Segment Start: Document excerpt

🤖 AI Summary
This study systematically evaluates the validity of large language models (LLMs) in generating responses to self-regulated learning (SRL) psychological scales—specifically the Motivated Strategies for Learning Questionnaire (MSLQ)—to assess their utility for theoretical validation and intervention design. Method: Responses were generated by five LLMs (GPT-4o, Claude 3.7 Sonnet, Gemini 2 Flash, LLaMA 3.1-8B, Mistral Large) and evaluated using an integrated validation framework combining confirmatory and exploratory factor analysis (CFA/EFA) with psychometric network analysis to jointly assess structural validity and theoretical alignment. Contribution/Results: Gemini 2 Flash demonstrated superior performance, successfully replicating MSLQ’s established factor structure and inter-dimensional relationships; however, it exhibited sampling instability. Overall, LLMs show promising capacity to simulate SRL-related psychological data, yet critical limitations in response consistency, dimensionality fidelity, and construct validity boundaries are revealed—highlighting both potential and current constraints for leveraging LLMs in SRL measurement and theory testing.

Segment End: Document excerpt

### [Work required]
According to the study summary above, which of the five language models showed superior performance?

Segment Start: Supplied information

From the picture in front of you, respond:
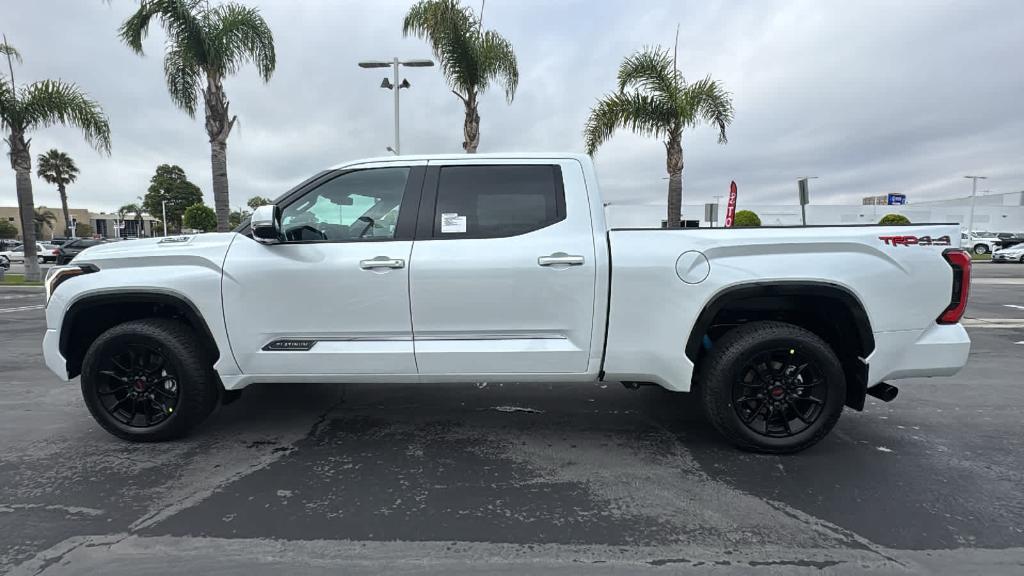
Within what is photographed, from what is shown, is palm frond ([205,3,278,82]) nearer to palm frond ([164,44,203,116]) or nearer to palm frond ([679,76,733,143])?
palm frond ([164,44,203,116])

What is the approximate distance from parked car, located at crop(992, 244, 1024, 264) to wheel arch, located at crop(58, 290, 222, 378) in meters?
37.4

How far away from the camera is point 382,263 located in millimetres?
3270

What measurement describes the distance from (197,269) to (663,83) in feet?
41.3

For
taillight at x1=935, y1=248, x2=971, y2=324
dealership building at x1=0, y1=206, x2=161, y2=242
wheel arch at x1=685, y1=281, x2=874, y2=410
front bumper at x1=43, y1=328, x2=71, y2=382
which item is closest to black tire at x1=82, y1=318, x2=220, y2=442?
front bumper at x1=43, y1=328, x2=71, y2=382

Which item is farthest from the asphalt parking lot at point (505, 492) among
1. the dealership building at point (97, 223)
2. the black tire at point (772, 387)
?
the dealership building at point (97, 223)

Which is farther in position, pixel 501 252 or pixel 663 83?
pixel 663 83

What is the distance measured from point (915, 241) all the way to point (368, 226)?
3355 millimetres

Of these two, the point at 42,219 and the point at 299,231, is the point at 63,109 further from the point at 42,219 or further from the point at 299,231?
the point at 42,219

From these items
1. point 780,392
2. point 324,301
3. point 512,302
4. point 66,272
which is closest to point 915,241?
point 780,392

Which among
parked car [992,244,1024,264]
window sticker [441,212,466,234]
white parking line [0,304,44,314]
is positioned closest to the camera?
window sticker [441,212,466,234]

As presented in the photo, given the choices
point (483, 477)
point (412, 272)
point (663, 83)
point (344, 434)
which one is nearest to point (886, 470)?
point (483, 477)

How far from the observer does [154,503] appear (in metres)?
2.81

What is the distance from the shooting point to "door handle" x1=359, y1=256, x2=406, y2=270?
327cm

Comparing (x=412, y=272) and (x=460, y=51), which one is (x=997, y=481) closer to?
(x=412, y=272)
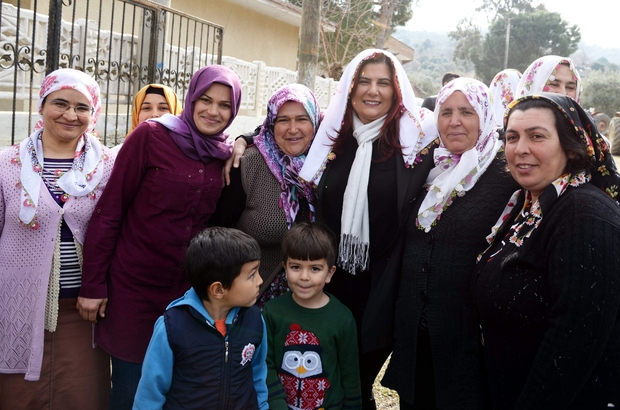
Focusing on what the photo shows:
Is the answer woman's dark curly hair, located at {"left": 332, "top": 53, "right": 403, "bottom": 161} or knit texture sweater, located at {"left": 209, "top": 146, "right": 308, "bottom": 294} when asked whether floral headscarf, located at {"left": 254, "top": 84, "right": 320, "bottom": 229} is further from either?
woman's dark curly hair, located at {"left": 332, "top": 53, "right": 403, "bottom": 161}

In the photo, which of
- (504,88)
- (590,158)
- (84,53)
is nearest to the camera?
(590,158)

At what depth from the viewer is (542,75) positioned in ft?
12.3

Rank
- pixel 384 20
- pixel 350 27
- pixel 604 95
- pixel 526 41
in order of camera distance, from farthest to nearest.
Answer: pixel 526 41, pixel 604 95, pixel 384 20, pixel 350 27

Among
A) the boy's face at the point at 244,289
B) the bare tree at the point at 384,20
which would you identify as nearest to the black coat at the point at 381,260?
the boy's face at the point at 244,289

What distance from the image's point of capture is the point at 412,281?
2674 millimetres

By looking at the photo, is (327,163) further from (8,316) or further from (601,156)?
(8,316)

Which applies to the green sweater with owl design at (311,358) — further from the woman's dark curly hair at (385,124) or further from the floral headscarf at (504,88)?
the floral headscarf at (504,88)

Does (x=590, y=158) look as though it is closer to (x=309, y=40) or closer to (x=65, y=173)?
(x=65, y=173)

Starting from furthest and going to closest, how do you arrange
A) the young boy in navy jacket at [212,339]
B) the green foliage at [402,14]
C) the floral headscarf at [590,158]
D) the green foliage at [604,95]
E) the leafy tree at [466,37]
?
1. the leafy tree at [466,37]
2. the green foliage at [604,95]
3. the green foliage at [402,14]
4. the young boy in navy jacket at [212,339]
5. the floral headscarf at [590,158]

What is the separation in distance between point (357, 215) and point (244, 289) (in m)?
0.79

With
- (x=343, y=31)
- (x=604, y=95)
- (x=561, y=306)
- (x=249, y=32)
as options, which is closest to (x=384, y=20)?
(x=343, y=31)

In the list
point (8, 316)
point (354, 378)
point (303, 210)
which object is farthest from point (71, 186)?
point (354, 378)

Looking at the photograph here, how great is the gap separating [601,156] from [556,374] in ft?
2.66

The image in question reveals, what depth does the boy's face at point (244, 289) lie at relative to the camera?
235cm
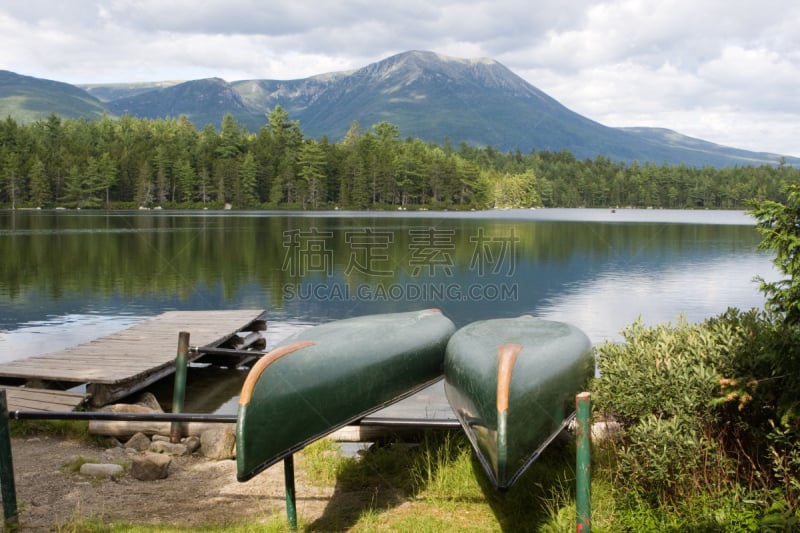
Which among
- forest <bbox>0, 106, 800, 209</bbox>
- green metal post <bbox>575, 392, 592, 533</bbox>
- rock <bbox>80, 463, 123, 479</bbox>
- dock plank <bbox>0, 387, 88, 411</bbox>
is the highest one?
forest <bbox>0, 106, 800, 209</bbox>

Segment End: Supplied information

### [Answer below]
Gemini 2 Flash